Yurtseverce: Tam bu örnek üzerinden gidelim: Böyle bir durumda siz bunu düzeltici bir yönde mi çalışıyorsunuz yoksa o talebi yükseltmeye mi çalışıyorsunuz?

Türkmen: “Kardeşim, Pazar mesaisi talebi olur mu?” diyoruz ya. “Pazar senin tatil hakkın. Bu tatil hakkı için işçiler 100-150 yıl önce bedel ödedi. Biz niye 150 yıl önceye dönüyoruz?” diyoruz. “E yetmiyor” diyorlar. “E yetmiyorsa kardeşim, normal sekiz saat ve haftanın beş günü çalışarak aldığımız ücretin bizi Pazar günü çalışmaya muhtaç etmeyecek olmasını isteyelim” diyoruz. Bunu tartışıyoruz. Yer yer etkili de oluyor. Biz bu talebi hiçbir yerde desteklemedik. Şunu dersin: “Pazar günü zorunlu olmasın ama gönüllü çalışana ücreti %100 zamlı verilsin.” Ama tam tersine, Pazar çalışma olmasın, daha fazla iznimiz olsun gibi taleplerde tabi müdahil oluyoruz. Ya da başkaca politik mevzularda. Mesela “Suriyeli çalıştırılmasın” diyorlar. Biz orada çıkıyoruz, “böyle derseniz biz sizin yanınızda olamayız” diyoruz. “Ya öyle şey olur mu, siz Suriyelileri mi savunuyorsunuz?” diyorlar. “Kardeşim, ben Suriyelileri değil, ben işçi sınıfının çıkarlarını savunuyorum ve bir yerde işçi sınıfı Suriyeli, Türk, Kürt, Arap diye bölünürse oradan işçi sınıfına bir hayır çıkmaz. Irkçılığın olduğu yerde biz olmayız” diyoruz. Biz hatta bunun örneklerini de yarattık. DİSK-TEKSTİL döneminde ilk kez biz Suriyeli ve Türk işçilerin ortak örgütlendiği bir fabrika oluşturduk. Bu çok önemli bir deneyimdi. Hatta biz komiteyi bile Suriyeli işçilerle beraber kurduk. Altı kişilik komitenin üç üyesi Suriyeliydi. Türkiye’de ilk kez bir Suriyeli işçi fabrikanın önünde direniş yaptı. Bunlar işçilerin içindeki Suriyeli düşmanlığını kırmak bakımından da önemliydi. Hele Suriyeliler de mücadeleye katılınca “bak, onlar da bizimle birlikte mücadele ediyor. Aslında bizim derdimiz ortak” dedik. Böyle durumlarda açık açık işçiyle tartışıyoruz. İşçi kuyrukçuluk yaparsa onun sonu yok çünkü. İleri olanı tutacağım ve geri olanla mücadele edeceğim. Bizim prensibimiz o. Daha somut bir kazanım olarak da, Şubat’tan başlarsak, sendikamızın daha çiçeği burnunda, resmi olarak üye bile alınamayan günlerinde, kendimizi o direnişlerin içine attık ve o direnişlerin en az on beşinde doğrudan sendikanın müdahalesi ve bunların 6-7 tanesinde doğrudan sendikanın direniş yöneticiliği söz konusu. Hiç üyemiz olmamasına rağmen girdiğimiz bu direnişlerin çoğunda da istenilen zamlar alındı. Geçen yıl Ağustos’ta direniş yapılan 11 fabrika, bu yıl Şubat ve Mart aylarındaki 11-12 fabrikada öyle. Hepsi kazanımla bitmedi ama…

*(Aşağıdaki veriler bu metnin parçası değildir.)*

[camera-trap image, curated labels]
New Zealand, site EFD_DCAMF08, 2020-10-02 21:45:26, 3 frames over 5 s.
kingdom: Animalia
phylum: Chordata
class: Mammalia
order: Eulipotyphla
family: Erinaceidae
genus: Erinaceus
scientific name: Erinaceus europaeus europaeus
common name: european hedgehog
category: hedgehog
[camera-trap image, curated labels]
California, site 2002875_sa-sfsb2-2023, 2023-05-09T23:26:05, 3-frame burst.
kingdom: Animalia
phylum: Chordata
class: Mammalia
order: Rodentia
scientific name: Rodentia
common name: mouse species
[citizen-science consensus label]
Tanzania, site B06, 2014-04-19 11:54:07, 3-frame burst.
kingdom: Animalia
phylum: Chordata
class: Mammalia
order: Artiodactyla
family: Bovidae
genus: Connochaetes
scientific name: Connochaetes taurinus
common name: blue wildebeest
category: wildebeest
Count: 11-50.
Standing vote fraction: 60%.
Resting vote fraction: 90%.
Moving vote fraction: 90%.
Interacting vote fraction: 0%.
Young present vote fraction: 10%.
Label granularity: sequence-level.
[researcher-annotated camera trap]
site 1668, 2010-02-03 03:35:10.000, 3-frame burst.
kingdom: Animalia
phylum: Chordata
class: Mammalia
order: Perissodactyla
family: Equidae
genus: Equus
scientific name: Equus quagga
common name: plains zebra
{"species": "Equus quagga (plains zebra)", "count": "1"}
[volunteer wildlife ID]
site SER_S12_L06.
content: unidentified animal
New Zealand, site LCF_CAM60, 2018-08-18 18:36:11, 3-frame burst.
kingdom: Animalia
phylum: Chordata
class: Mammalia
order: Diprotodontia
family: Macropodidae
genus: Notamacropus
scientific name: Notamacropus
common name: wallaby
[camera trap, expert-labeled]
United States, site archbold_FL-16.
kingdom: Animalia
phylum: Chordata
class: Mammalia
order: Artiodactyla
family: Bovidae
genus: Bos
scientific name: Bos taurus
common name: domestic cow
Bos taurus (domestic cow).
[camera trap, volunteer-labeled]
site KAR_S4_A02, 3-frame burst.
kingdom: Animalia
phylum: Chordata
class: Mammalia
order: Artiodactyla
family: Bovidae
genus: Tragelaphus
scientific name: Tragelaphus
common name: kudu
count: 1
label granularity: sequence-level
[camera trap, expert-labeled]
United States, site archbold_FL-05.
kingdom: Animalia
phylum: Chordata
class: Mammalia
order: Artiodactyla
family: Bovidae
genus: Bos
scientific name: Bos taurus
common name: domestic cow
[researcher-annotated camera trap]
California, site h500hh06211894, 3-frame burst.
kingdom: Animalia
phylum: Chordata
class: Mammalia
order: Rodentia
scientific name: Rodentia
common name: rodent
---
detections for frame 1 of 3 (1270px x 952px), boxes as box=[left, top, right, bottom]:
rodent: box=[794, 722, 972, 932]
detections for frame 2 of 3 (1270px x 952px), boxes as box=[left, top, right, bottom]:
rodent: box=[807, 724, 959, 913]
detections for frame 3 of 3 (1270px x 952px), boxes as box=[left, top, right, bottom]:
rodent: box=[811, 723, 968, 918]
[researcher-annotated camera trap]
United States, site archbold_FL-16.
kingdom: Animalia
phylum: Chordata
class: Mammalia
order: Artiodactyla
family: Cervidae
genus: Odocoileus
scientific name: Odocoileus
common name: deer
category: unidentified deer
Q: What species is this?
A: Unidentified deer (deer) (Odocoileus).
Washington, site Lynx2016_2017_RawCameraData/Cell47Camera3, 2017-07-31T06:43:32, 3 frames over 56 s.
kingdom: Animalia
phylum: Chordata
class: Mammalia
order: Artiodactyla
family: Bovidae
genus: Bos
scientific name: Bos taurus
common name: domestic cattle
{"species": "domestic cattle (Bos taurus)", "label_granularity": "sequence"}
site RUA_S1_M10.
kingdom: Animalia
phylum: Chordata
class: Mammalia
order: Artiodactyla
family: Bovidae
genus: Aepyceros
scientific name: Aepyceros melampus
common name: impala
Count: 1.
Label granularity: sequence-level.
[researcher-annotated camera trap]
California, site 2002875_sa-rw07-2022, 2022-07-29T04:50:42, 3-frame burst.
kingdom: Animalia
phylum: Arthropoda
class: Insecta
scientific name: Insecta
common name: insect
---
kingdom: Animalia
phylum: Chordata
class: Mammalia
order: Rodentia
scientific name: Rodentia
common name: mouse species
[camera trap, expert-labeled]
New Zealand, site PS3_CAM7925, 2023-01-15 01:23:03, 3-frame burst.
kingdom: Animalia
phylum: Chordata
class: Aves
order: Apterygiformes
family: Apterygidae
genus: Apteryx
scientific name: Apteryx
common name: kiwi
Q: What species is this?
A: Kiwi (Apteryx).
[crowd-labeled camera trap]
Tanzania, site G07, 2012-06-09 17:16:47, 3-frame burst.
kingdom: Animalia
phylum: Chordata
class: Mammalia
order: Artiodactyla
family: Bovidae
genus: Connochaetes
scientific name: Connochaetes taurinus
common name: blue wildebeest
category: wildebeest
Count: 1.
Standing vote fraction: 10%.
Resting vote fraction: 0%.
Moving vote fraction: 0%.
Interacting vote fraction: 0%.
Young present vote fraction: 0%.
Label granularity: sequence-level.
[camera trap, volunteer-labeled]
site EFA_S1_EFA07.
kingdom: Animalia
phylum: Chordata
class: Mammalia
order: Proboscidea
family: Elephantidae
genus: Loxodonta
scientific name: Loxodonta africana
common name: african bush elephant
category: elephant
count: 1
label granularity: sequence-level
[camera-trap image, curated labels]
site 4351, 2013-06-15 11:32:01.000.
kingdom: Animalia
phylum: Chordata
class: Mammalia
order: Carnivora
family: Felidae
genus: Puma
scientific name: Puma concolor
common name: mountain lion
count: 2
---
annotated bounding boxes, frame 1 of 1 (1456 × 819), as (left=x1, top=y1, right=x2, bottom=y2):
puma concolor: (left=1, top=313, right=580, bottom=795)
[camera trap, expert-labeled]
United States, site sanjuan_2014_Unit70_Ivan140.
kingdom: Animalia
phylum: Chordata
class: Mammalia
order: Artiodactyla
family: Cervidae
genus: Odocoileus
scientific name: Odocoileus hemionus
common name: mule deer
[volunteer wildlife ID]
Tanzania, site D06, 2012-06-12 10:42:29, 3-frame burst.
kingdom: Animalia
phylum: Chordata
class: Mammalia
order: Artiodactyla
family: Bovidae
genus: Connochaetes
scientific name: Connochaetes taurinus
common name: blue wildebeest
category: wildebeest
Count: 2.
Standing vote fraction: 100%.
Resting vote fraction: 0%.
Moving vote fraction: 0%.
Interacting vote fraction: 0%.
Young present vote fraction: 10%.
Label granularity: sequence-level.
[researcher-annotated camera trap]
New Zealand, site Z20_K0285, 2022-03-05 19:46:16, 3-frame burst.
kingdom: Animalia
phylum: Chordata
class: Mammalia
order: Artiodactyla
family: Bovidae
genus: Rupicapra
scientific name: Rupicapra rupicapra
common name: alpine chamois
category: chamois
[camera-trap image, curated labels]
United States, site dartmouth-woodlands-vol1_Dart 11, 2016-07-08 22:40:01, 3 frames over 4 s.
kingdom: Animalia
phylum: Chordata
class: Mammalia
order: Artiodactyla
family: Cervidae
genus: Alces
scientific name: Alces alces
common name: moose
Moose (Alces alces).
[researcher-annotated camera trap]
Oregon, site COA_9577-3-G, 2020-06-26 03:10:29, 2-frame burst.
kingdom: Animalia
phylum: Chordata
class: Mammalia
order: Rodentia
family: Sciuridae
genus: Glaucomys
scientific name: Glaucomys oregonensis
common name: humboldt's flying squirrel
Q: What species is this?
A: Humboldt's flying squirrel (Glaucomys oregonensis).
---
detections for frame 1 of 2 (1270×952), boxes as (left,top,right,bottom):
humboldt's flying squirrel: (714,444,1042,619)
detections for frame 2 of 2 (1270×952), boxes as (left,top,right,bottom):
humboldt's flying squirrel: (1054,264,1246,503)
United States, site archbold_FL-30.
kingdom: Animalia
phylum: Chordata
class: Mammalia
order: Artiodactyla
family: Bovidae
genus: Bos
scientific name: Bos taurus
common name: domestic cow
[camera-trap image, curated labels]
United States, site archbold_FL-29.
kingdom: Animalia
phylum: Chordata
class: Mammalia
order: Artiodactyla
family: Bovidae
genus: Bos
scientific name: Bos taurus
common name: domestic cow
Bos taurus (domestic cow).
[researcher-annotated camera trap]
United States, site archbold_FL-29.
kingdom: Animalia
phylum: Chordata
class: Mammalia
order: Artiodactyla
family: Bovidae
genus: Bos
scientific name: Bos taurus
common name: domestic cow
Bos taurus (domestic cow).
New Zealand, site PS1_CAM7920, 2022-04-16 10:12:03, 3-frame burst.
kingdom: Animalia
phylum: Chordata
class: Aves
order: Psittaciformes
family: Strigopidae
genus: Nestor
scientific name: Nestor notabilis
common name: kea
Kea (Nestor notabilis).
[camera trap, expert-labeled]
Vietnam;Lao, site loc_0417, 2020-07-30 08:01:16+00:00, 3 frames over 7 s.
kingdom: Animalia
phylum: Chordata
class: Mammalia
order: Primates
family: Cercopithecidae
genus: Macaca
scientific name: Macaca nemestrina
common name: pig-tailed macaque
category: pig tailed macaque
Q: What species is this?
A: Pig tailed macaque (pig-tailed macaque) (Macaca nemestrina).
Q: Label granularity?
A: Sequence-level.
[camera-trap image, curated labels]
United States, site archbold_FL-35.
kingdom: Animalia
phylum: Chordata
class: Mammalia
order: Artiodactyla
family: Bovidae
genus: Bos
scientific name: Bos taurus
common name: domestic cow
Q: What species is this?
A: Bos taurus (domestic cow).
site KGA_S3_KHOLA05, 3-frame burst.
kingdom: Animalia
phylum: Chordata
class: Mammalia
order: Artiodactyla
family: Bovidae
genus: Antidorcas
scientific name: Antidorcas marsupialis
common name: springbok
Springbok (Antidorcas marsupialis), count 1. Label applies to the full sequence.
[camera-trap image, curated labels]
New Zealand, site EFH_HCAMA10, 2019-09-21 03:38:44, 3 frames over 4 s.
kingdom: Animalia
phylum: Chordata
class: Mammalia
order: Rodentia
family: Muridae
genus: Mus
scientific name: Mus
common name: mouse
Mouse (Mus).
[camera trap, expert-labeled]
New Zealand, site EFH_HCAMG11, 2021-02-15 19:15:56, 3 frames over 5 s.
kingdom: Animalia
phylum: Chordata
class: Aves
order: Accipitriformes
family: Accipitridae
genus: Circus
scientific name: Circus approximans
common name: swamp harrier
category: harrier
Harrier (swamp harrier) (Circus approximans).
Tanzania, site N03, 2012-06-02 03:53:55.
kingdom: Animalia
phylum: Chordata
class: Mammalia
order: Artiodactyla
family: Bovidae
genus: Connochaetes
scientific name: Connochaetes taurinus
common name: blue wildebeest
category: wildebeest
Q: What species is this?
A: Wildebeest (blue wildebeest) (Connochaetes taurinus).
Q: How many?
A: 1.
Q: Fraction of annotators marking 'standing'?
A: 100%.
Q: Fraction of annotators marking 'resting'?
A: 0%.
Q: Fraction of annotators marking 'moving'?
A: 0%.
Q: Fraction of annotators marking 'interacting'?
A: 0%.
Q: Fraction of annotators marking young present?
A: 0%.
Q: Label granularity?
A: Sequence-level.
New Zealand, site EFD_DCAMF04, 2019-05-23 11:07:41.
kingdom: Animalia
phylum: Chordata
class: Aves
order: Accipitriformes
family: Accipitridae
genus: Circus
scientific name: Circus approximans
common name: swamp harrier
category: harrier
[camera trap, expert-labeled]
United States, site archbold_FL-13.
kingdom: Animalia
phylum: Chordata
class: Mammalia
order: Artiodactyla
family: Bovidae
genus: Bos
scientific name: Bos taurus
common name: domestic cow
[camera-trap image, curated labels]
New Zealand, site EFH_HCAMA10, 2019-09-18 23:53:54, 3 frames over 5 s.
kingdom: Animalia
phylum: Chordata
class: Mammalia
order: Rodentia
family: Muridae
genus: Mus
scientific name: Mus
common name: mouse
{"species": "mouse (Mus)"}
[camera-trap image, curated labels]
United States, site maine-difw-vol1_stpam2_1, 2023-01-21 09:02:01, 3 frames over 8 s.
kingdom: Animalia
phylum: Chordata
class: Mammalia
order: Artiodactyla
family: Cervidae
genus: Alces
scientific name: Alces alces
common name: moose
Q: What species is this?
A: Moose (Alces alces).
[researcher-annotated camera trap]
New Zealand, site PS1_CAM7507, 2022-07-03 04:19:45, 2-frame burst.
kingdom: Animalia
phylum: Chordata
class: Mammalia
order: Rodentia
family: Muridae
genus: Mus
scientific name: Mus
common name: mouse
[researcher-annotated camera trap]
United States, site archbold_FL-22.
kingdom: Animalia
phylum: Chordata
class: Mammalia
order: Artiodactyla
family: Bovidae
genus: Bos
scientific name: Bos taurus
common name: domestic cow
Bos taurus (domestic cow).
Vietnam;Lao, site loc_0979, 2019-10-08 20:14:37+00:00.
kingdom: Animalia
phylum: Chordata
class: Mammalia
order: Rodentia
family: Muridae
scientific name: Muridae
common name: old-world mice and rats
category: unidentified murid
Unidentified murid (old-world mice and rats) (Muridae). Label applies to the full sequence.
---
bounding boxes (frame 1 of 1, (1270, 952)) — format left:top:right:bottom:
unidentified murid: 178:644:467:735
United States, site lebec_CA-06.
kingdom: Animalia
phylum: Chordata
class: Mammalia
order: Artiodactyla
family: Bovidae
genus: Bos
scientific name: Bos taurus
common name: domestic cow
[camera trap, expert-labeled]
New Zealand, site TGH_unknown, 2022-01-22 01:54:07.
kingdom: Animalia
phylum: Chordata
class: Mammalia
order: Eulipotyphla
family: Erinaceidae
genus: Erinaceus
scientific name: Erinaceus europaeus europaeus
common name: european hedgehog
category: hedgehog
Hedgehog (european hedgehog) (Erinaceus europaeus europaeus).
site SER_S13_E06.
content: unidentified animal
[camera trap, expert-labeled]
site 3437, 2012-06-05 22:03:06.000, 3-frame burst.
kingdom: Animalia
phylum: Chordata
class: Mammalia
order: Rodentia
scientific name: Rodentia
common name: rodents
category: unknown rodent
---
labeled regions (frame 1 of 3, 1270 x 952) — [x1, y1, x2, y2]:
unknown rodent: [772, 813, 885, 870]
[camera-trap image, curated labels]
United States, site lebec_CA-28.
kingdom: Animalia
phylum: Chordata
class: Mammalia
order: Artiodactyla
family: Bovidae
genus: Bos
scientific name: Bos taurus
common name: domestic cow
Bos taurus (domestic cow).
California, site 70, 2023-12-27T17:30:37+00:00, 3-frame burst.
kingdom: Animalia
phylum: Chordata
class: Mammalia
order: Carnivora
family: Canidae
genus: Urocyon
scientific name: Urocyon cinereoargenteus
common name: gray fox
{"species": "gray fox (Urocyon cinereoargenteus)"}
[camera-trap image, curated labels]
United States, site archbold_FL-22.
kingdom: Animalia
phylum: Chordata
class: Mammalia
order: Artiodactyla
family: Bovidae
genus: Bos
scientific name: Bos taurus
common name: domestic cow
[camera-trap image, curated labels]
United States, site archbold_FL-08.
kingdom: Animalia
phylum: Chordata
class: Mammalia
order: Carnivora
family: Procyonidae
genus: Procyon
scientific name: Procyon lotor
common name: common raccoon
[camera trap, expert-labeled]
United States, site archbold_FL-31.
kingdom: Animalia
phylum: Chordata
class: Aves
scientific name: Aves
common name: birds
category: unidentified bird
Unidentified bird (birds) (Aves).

Yurtseverce: Kazanımla bitmeyenler tamamen kayıpla mı bitti?

Türkmen: Yani, bölünüyor işçi, dağılıyor. Bir kısmı işten atılıyor. Ama önemli bir kısmı kazanımla bitti. Mesela son direnişi söyleyecek olursak… Patron 22.000 vermiş, adam 23.500 ile anlaşıyor. Yani 1.000-1.500 lira. Ama o bile önemli işçi için. İşçi de gerçekçi. Bu koşullarda onun da yetmeyeceğini biliyor, ama ancak bunu “koparabildiği” önsezisiyle hareket ediyor.

Yurtseverce: Bunların kararlarını verirken işçilerle birlikte ortaklaşa karar alıyorsunuz.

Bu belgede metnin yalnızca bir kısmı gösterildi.